> _Written exercise 1_
For each statement, say yes or no as to whether the forum post on milling aluminum supports it, and quote the words of the post that decide it: (a) The writer used a new 5/8" end mill on the aluminum plate. (b) The writer now regards 1900 rpm as a suitable speed. (c) The Excel calculator finds the SFM value from the metal material name entered.
> _Written exercise 2_
Resume the forum post on milling aluminum and the spindle-speed calculator from the point at which it stops.

> _Source_
• • • • • • •

I in fact, tried cutting the aluminum plate with the new 5/8" end mill. I was blown away by the finish at 1900 rpm. I still think it's too fast. But can't argue with sucess. 
I squared up the upright and base for the Elmer's #25 I'm building.

Going back to the formula DavoJ posted, what is the constant 4 for?  

Anyone interested in the Excel Calculator I put together with DavoJ's info? Hardest part was getting the Excel function vlookup to work. That takes the metal material name I put in and looks up the SFM value per DavoJ's list. I then plug that and the cutter Dia. into a formula and calculate the RPM.

Actually, I would like folks to evaluate it and see if I need to add features for other 'noobs' like me. Contact me via PM or off list @ chunk07atcomcastdotnet, and I'll send you a copy.

• • • • • • •

[Records of questions based on scenes]
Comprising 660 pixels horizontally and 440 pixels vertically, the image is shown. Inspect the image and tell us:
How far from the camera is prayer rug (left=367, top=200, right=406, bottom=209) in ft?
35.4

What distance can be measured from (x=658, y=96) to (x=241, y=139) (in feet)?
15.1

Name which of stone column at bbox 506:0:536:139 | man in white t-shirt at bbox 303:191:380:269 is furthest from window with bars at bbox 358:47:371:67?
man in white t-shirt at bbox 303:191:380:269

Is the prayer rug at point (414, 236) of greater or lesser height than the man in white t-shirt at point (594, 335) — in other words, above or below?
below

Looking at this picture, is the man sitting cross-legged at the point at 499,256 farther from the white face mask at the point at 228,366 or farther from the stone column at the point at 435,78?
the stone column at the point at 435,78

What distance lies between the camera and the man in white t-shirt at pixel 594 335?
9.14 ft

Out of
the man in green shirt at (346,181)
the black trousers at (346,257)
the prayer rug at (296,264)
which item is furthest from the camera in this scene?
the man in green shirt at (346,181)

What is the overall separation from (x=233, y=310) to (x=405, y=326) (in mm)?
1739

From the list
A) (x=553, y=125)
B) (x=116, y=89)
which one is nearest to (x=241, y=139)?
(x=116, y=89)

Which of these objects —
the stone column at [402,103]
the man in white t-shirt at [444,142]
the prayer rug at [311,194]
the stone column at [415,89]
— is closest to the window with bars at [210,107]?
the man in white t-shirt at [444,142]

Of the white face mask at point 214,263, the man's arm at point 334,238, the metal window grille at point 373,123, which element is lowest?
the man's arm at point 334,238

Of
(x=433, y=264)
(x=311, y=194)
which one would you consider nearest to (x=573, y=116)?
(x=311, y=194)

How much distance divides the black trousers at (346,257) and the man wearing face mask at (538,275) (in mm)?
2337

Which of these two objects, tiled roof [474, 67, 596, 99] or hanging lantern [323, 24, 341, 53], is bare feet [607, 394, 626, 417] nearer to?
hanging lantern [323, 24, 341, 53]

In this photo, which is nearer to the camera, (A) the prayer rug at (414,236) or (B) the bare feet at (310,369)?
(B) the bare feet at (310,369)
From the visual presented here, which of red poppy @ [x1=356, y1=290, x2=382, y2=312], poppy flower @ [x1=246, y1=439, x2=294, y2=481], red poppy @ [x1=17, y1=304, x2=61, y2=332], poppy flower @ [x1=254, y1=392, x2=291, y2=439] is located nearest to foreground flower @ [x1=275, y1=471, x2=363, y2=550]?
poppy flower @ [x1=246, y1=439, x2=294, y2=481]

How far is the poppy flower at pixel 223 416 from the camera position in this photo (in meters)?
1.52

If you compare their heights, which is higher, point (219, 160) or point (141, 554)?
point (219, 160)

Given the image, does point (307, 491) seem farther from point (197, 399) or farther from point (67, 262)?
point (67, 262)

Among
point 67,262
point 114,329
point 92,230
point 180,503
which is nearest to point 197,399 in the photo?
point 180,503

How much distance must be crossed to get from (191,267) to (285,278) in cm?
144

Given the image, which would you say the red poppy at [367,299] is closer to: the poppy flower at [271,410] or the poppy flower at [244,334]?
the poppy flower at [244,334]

• • • • • • •

> _Exercise response 1_
(a) Yes: "I in fact, tried cutting the aluminum plate with the new 5/8" end mill."
(b) No: "I still think it's too fast."
(c) Yes: "That takes the metal material name I put in and looks up the SFM value per DavoJ's list."

> _Exercise response 2_
Chuck in E. TN


----------



## Chucketn (Dec 3, 2011)

Yup x 3!:lmao:

Chuck in E. TN


----------



## Hawkeye (Dec 3, 2011)

Chuck, just for the record, the constant 4 is derived (according to an old high school shop text) from cutting speed, in feet per minute times 12 (inches per foot) divided by pi (3.14159) times diameter of cutter (in inches). 12/3.14159 is rounded off to 12/3 = 4. So, rpm = CSx4 / D. Close enough if you're changing speeds by shifting belts.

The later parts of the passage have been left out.